The pathway through which nerve signals pass during physiological reflexes is called the reflex arc. The components of the spinal reflex arc are (1) sensory receptors (skin, muscle, tendon, etc.), (2) afferent nerves (sensory input), (3) spinal interneuron, (4) efferent nerves (output), and (5) effector (muscle). In CSCI, the pathway of the reflex arc should not be impaired, and the reflex should occur normally. However, all reflexes vanish completely during the spinal shock due to CSCI. Usually, superficial reflexes might recover after several days, and deep tendon reflexes recover after 1-2 weeks [18]. The pathophysiology of spinal shock is an ongoing physiologic continuum, and there are 4 stages in spinal shock. However, spinal shock cannot be classified strictly. We evaluated at the acute phase (within 72 h), i.e. phase 1 and 2 advocated by Ditunno et al. [19].

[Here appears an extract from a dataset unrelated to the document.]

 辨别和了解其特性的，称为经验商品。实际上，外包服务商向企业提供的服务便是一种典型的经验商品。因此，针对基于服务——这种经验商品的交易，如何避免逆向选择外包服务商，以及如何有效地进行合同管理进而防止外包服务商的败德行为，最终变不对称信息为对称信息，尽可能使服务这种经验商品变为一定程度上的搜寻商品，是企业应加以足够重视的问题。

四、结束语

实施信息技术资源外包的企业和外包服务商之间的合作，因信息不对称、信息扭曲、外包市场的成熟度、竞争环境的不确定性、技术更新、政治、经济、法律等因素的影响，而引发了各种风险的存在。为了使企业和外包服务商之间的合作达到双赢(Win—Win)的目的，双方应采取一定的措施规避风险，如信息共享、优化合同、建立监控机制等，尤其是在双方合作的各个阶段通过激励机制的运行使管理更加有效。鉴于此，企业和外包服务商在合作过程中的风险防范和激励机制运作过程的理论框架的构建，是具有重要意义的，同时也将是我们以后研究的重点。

In the study by Morishita et al. [20], patients with complete CSCI that demonstrated positive PTR at within 72 h of injury had 94.1% of motor functional recovery rate. In our study, only 37.5% of complete CSCI with positive PTR demonstrated motor functional recovery. We hypothesized that the age at injury might greatly contribute to this discrepancy. Average age for the study by Morishita et al. [20] was 44.2 year-old and ours was 59.6 year-old. In our study, negative or weak PTR ratio before injury might be higher than the report of Morishita et al. [20]. It is well known that recovery of paralysis in elderly CSCI patients is worse than in younger patients [21, 22]. Despite the occurrence of change to positive PTR or the maintenance of positive PTR after injury, the motor function might not recover in elderly patients. On the other hand, both studies showed same negative rate (Morishita et al. [20] 91.2%; 114 out of 125 patients, ours 91.2%; 83 out of 91 patients: negative PTR and non-recovered). Therefore, positive PTR might not be a useful prognostic factor, but negative PTR might be a reliable negative prognostic factor.

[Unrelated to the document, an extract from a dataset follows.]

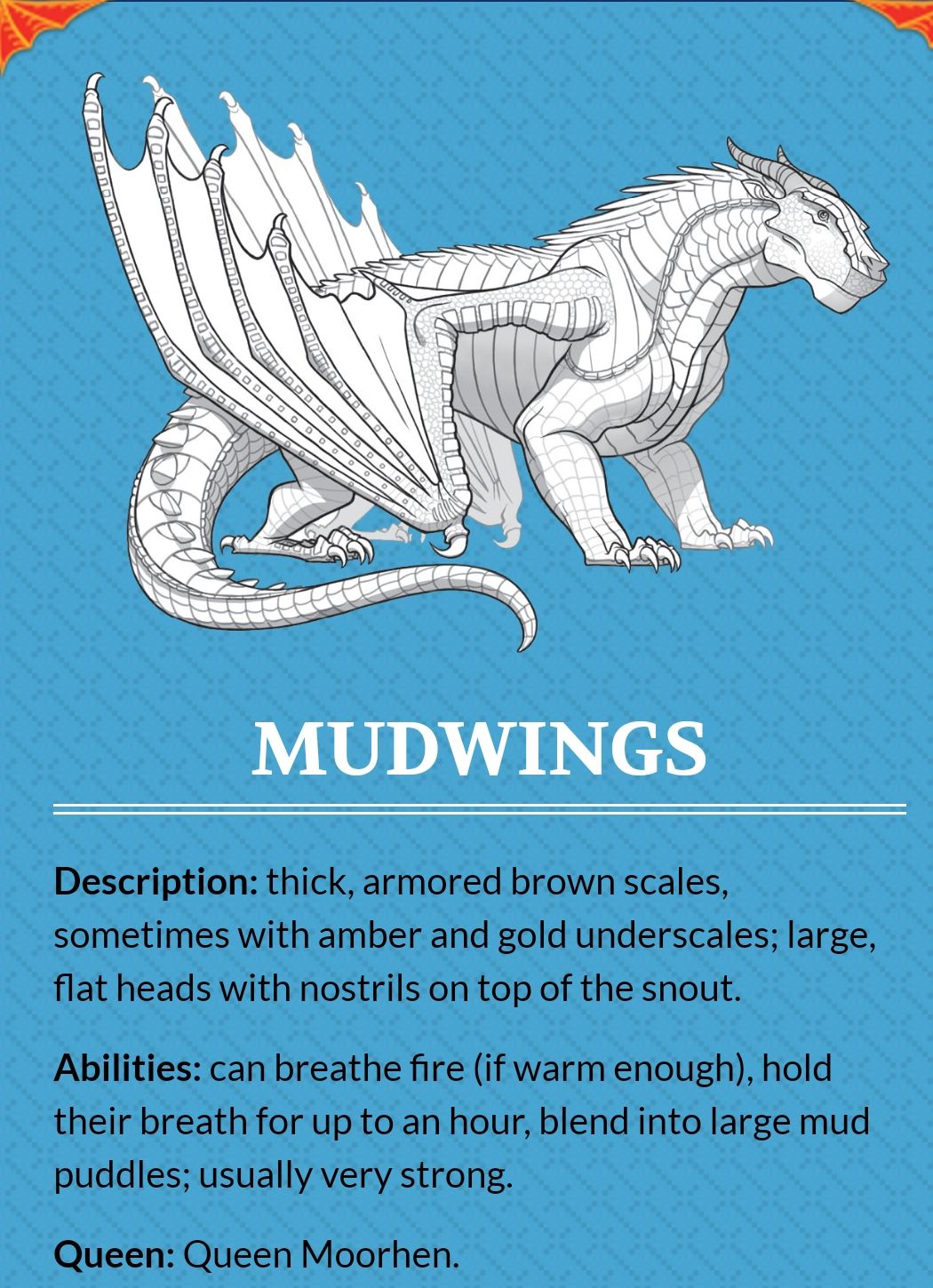 MUDWINGS

Description: thick, armored brown scales, sometimes with amber and gold underscales; large, flat heads with nostrils on top of the snout.

Abilities: can breathe fire (if warm enough), hold their breath for up to an hour, blend into large mud puddles; usually very strong.

Queen: Queen Moorhen.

We additionally evaluated the BCR and PR. There was no significant relationship in the BCR value. The BCR is a well-known somatic reflex that is useful for gaining information about the state of the sacral spinal cord segments [23] and the appearance of BCR was classically interpreted as the end of the spinal shock within CSCI [24, 25]. However, based on the report of Ditunno et al [19], the appearance of BCR is not the end of the spinal shock. Instead of the appearance of BCR in early phase of the spinal shock, our study shows the BCR might not be a useful prognostic factor for motor functional recovery in CSCI. While, regarding to the PR, similar reliability was seen with the PTR. To the best of our knowledge, no reports have thus far referred to the detailed relationship between the PR and motor functional recovery in CSCI. Therefore, combination with the PTR and PR might be more useful predictor. 98.6% (70 out of 71 patients) with negative PTR and negative PR showed none of motor functional recovery during 3 months after injury. Moreover, combination of the PTR and PR showed the reduction of the false R group patients with negative PTR and negative PR, and improved the sensitivity (90.9%). Complete CSCI with negative PTR and negative PR at the acute phase cannot be expected of motor functional recovery.

Limitations

Certain issues remain unaddressed in the current study. We did not discuss the effects of patients aging to reflex response in the study. Moreover, we only indicated the negative prognostic prediction for CSCI. Therefore, using the current investigation as a pilot study, further research with different age bracket using a larger patient population and may help in resolving several remaining unclear issues. Moreover, prognostic prediction for motor functional recovery in acute CSCI needs to be clarified in greater detail.

Conclusion

The PTR and PR are useful for poor prognostic prediction for motor functional recovery in complete CSCI at the acute phase. Complete CSCI with negative PTR and negative PR at the acute phase cannot be expected of motor functional recovery.